Episode 3

Harapan, Anak Pembawa Impian

Kota Bantul, Agustus 1997, 07.35

Pakde Sholeh perlahan tapi pasti melaju dengan motor kesayangannya, Astrea Star warna putih keluaran ’95. Menembus lalu lintas Kota Bantul pagi hari, dia dalam perjalanan pulang ke rumah dari stasiun Tugu, Kota.

Seorang anak belasan tahun membonceng di belakanngya. Mengenakan jaket biru dan celana hitam panjang, menggendong tas ransel yang penuh berisi muatan. Tangannya memegangi sebuah piala emas, kecil dengan hiasan pita warna di atasnya.

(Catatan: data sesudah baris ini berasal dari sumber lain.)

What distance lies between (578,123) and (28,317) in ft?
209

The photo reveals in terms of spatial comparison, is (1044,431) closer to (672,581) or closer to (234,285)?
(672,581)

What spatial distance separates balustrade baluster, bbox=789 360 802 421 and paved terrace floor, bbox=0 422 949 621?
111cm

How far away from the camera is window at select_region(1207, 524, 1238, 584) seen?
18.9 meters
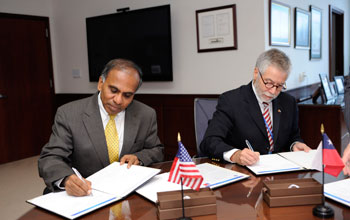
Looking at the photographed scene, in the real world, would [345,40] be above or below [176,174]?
above

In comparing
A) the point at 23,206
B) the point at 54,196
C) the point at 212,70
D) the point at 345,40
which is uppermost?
the point at 345,40

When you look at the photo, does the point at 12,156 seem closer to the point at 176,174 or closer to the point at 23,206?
the point at 23,206

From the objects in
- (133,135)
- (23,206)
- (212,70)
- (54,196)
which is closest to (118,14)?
(212,70)

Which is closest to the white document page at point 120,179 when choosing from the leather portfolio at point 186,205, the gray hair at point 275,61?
the leather portfolio at point 186,205

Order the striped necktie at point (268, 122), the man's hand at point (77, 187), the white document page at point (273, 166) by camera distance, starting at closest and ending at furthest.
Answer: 1. the man's hand at point (77, 187)
2. the white document page at point (273, 166)
3. the striped necktie at point (268, 122)

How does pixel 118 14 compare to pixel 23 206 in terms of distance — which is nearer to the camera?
pixel 23 206

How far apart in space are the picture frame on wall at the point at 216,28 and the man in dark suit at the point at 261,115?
1.50m

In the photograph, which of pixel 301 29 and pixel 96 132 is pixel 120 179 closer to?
pixel 96 132

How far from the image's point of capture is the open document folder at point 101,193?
118 cm

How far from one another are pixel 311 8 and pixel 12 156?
15.8 feet

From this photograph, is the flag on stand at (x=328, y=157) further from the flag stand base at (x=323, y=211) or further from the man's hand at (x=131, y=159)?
the man's hand at (x=131, y=159)

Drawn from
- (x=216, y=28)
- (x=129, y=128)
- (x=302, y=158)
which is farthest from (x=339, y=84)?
(x=129, y=128)

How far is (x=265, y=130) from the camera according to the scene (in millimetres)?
2047

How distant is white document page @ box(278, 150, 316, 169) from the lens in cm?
160
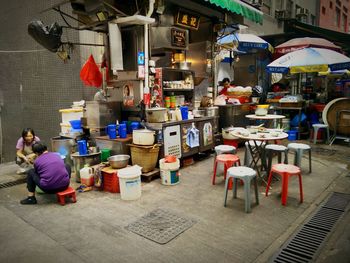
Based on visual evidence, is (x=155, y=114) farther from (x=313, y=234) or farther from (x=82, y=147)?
(x=313, y=234)

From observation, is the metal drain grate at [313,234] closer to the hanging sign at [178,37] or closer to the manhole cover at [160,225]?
the manhole cover at [160,225]

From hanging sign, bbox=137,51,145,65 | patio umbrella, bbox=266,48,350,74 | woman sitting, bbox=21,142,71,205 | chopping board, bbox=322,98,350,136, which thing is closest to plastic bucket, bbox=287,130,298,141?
chopping board, bbox=322,98,350,136

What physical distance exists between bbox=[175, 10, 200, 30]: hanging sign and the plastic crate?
466cm

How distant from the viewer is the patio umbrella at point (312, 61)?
28.7 ft

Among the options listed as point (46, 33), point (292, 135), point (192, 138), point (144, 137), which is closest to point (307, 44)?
point (292, 135)

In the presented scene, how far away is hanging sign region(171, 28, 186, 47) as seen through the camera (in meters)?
6.96

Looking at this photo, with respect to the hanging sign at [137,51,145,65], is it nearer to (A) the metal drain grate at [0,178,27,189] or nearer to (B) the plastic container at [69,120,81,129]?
(B) the plastic container at [69,120,81,129]

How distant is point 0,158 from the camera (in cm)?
1232

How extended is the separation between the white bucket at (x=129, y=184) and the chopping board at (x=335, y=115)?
7.60m

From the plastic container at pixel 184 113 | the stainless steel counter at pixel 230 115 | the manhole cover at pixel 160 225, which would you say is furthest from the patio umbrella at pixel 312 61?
the manhole cover at pixel 160 225

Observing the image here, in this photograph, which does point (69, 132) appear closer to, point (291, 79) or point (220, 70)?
point (220, 70)

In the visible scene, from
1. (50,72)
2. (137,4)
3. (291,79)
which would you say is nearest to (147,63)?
(137,4)

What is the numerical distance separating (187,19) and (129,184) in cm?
522

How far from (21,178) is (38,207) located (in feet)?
6.18
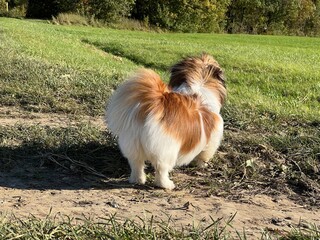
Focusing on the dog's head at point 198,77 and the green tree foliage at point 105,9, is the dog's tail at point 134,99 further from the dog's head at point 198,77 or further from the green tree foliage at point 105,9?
the green tree foliage at point 105,9

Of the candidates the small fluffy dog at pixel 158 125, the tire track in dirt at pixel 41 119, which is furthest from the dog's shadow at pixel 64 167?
the tire track in dirt at pixel 41 119

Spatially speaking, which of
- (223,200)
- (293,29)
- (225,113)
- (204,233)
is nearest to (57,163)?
(223,200)

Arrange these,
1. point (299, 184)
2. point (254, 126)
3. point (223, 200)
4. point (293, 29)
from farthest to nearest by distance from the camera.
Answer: point (293, 29), point (254, 126), point (299, 184), point (223, 200)

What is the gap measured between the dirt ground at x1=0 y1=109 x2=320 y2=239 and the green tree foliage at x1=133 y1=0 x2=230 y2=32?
40.0 metres

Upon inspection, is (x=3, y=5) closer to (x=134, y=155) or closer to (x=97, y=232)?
(x=134, y=155)

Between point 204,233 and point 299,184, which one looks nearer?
point 204,233

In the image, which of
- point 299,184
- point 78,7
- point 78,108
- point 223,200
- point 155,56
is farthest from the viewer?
point 78,7

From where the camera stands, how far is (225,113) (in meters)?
5.93

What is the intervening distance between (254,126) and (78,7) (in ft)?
126

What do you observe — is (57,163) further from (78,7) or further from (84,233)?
(78,7)

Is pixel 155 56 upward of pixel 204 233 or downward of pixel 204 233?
downward

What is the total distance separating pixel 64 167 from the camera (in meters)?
4.30

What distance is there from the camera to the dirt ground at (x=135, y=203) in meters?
3.32

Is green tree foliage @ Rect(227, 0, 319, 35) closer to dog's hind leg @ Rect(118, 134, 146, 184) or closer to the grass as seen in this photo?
dog's hind leg @ Rect(118, 134, 146, 184)
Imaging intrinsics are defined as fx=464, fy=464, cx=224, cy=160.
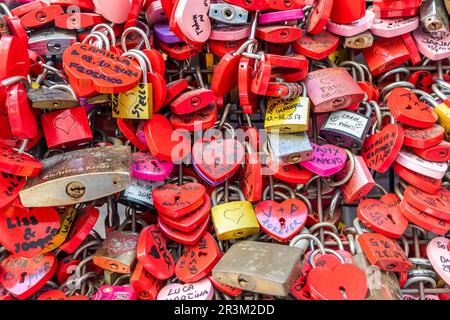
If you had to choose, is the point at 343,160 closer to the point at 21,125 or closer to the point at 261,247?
the point at 261,247

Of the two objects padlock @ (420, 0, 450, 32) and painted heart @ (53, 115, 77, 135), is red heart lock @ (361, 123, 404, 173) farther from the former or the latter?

” Nanti mampir lapangan dulu Kek ya ?”, ucap anak itu

Pakde Sholeh menengok ke belakang lalu mengangguk sambil tersenyum.

Kulon Progo, 08.15

Reski dipapah dua temannya berjalan ke pohon beringin di pinggir lapangan. Langkahnya terpincang-pincang dan mukanya tertunduk, mencoba menyembunyikan rasa sakitnya. Tapi dari pada itu, ada yang lebih menjadikannya kepikiran.

”Bagaimana selanjutnya ?”, bisiknya dalam hati.

Mengetahui bahwa timnya hampir pasti kalah saja membuatnya diteror rasa kecewa, apalagi ditambah kenyataan bahwa dia hanya bisa duduk diam menyaksikan kekalahan itu.

Pertandingan dihentikan sementara. Angga dan teman-temannya segera berkumpul di bawah pohon beringin, mereka punya masalah serius. Ketinggalan tiga angka benar-benar menjatuhkan mental mereka. Ditambah Reski tidak bisa main lagi, tidak ada pemain penggantinya. Yang tersisa tinggal Adiknya Angga, anak TK.

Reski diam, pikirannya kacau penuh penyesalan dan keputusaan. Seolah-olah awan hitam menyelimuti kepalanya, gelap dan buntu, hujan dan petir terus menerus menyerang memaksanya terpuruk, dalam dan lebih dalam. Dia hanya bisa mendengarkan pembicaraan teman-temannya yang juga mulai kacau tanpa arah.

”Adikmu aja suruh main nNgga !” , suara dari seorang anak.

”Heh ! Masih kecil gitu, malah ngrepotin nanti”, bantah yang lain.

”Wati aja, Wati …..”, yang lain menambahkan.

”Yhe…. piye to !!?” , yang lainnya lagi menyahut.

”Udah, main aja seadanya !”, sambung anak lain.

”Ahh !!! udah, pulang aja pulang !!! ”

Reski hampir-hampir mau menutup saja telinganya. Pembicaraan itu makin meninggi, suara-suara keras mulai terdengan dan semakin sering. Lama-lama makin tidak jelas, saling menumpuk, saling berebut. Seolah yang terdengar hanya suara Wha ! Wha ! Wha ! Wha ! saja. Benar-benar kacau.

Di tengah keributan, sebuah sapaan lembut tiba-tiba terdengar dari belakang, memecah suasana yang penuh kemarahan itu..

”Assalaamu’alaykum ………. ”

Shheesssss….. Ucapan itu bagaikan air es yang disiramkan ke badan di tengah teriknya Padang Sahara, seketika itu juga menjadi dingin. Bagaikan tersihir semua anak terdiam. Suara itu bukan hanya menghentikan perdebatan mereka, tapi mungkin saja bisa menyelesaikan semua masalah mereka. Suara yang sangat akrab di telinga mereka.